--- START Excerpted text ---

Parallel processing is information processing that uses more than one computer processor simultaneously to perform work on a problem. This should not be confused with multitasking , in which many tasks are performed on a single processor by continuously switching between them, a common practice on serial machines. Computers that are designed for parallel processing are called parallel processors or parallel machines. Many parallel processors can also be described as supercomputers, a more general term applied to the class of computer systems that is most powerful at any given time.
The need to coordinate the work of the individual processors makes parallel processing more complex than processing with a single processor. The processing resources available must be assigned efficiently, and the processors may need to share information as the work progresses. Parallel processors are used for problems that are computationally intensive, that is, they require a very large number of computations. Parallel processing may be appropriate when the problem is very difficult to solve or when it is important to get the results very quickly.

--- END Excerpted text ---
--- START Stored records ---

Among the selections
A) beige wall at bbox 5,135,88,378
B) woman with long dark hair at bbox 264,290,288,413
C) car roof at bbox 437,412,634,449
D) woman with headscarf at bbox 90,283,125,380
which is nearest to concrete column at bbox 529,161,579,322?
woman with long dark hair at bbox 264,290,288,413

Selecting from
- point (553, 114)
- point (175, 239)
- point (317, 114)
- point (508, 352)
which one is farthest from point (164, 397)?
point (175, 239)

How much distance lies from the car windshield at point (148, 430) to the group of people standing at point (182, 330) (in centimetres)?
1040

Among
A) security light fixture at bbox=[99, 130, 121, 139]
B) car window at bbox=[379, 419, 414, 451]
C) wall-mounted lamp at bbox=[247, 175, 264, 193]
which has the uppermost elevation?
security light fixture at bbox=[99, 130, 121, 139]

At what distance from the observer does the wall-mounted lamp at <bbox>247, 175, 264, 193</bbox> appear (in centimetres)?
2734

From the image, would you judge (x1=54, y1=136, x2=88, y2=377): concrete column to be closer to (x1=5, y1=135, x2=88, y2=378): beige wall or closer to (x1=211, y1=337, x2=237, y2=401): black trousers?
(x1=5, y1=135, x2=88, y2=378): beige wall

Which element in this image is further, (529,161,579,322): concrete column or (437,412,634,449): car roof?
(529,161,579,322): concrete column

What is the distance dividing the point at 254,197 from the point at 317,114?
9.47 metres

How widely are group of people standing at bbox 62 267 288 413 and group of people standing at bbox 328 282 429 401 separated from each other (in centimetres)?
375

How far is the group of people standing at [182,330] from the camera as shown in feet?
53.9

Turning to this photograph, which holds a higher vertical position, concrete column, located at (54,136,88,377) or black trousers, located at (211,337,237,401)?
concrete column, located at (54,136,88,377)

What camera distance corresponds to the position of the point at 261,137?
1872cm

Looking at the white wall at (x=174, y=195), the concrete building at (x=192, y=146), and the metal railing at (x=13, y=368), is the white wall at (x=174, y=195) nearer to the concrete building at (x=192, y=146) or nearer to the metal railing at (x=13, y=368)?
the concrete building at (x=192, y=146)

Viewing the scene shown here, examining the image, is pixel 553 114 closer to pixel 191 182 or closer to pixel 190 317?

--- END Stored records ---

List of tasks
1) Using the text on parallel processing, answer these questions:
(a) What are computers designed for parallel processing called?
(b) In multitasking, how are many tasks performed on a single processor?
(c) For what kind of problems are parallel processors used?
2) Retype the part of the text on parallel processing that opens with the words containing "Parallel processing is" and closes with "any given time.".

Results of the tasks
1)
(a) Parallel processors or parallel machines.
(b) By continuously switching between them.
(c) Computationally intensive problems, which require a very large number of computations.

2)
Parallel processing is information processing that uses more than one computer processor simultaneously to perform work on a problem. This should not be confused with multitasking , in which many tasks are performed on a single processor by continuously switching between them, a common practice on serial machines. Computers that are designed for parallel processing are called parallel processors or parallel machines. Many parallel processors can also be described as supercomputers, a more general term applied to the class of computer systems that is most powerful at any given time.